Pick out each line below that contains the word "point" and copy those lines. Letter case matters.

══ Information supplied ══

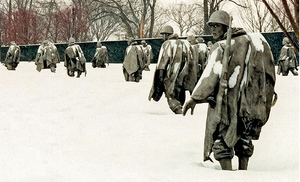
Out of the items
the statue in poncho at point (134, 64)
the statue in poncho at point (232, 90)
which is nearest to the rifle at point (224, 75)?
the statue in poncho at point (232, 90)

═══

## Task output
the statue in poncho at point (134, 64)
the statue in poncho at point (232, 90)
which is nearest to the rifle at point (224, 75)?
the statue in poncho at point (232, 90)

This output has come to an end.